I don’t quite have a routine yet. Maybe once I do, I won’t feel the need to blog every two days or so, but right now, everything I do is so new and interesting that I immediately want to blog about it.
This weekend was filled with sightseeing, meeting new people, and starting to gain a level of comfort in my new home. Liz and Michael, who graduated with me from Grove City College this past year, arrived on Friday night from Zhucheng where they are also teaching preschool. Michael has been here since February and speaks some Chinese, which was helpful, while Liz has only been here since September and speaks no Chinese, so we bonded a lot over that. It was wonderful chatting with them and trading China stories as only foreigners who have lived in China can. He and Liz are the only foreigners in their tiny town of one million people, so Liz especially has been feeling isolated. While I frequently get stares in Qingdao–because I am white–the frequency is nothing compared to what they experience. Michael even joked that he caused an accident because drivers were staring at him . . . a story which is truer than you would expect. I think they were as happy and I was to be able to get together in Qingdao.

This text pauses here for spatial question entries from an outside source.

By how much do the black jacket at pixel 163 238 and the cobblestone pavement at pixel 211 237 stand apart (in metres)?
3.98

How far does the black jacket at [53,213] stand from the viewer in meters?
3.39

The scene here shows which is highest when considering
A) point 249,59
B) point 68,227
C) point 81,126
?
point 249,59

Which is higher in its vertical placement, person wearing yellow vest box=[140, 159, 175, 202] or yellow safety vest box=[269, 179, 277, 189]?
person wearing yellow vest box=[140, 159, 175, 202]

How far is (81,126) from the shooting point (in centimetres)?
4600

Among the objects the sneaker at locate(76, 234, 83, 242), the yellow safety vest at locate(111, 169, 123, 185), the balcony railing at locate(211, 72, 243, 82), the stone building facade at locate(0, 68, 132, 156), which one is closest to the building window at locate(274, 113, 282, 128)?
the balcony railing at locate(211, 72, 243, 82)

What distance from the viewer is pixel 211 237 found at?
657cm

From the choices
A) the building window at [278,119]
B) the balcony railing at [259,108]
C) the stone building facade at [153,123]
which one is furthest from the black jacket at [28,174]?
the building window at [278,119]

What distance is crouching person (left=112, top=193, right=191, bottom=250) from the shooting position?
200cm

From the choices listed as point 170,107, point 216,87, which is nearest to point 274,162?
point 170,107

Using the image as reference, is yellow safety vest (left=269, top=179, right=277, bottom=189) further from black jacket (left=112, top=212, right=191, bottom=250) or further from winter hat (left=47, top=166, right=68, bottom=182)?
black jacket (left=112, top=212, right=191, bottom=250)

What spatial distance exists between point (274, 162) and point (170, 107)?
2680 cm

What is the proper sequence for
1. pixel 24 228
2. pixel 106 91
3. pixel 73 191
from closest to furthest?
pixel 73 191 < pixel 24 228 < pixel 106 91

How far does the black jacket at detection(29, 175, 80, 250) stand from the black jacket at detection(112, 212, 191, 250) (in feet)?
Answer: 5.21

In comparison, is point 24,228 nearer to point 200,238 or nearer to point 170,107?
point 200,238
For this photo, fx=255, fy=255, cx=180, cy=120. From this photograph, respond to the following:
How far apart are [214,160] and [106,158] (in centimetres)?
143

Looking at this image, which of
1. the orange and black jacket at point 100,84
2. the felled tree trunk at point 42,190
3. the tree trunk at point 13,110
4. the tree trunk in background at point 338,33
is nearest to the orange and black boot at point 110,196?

On Saturday morning, Liz and I took the buses all by ourselves to downtown Qingdao for some coffee and shopping. This was my first time to really explore the downtown area, and it was a beautiful day, even though the pollution levels were still a little high.
Qingdao hosted the Olympic sailing competitions during the Beijing Olympics of 2008. Consequently, the marina is beautiful. I spent a good hour wandering along the quay, taking pictures and enjoying the almost refreshing sea breeze.
On Sunday we attended a house church for foreigners. My friend Nicole told me that the police once barged in during a service to make sure there were no Chinese citizens in attendance. Its a very different way of thinking than we, as Americans, are used to.
Its incredible the number of ex-pats I’ve met in the past week and a half. I already feel like I have a strong community surrounding me, and I hope to continue to grow these relationships.
Sunday night, I got a call at 6:30PM from my boss, Kirk. He told me there was a play starting at a coffee shop in a half hour and if I wanted to join him and Sheena, I could jump in a taxi and he could talk to the driver for me. I stared at my phone for a while, trying to decide whether or not I wanted to go out again that evening into a scary city all by myself for the first time. I have known for years that when I am tired and don’t feel like going out for a stupid reason, I just need to grit my teeth and go out, and I never regret it. If I choose not to go out, being an extrovert, I always regret it.
So I grit my teeth, hailed a taxi, and handed the phone to the driver. I officially took my first taxi by myself with no problems, which made me feel so much more confident in myself. This decision to jump in the taxi led to some awesome events that would affect my life for the next 24 hours.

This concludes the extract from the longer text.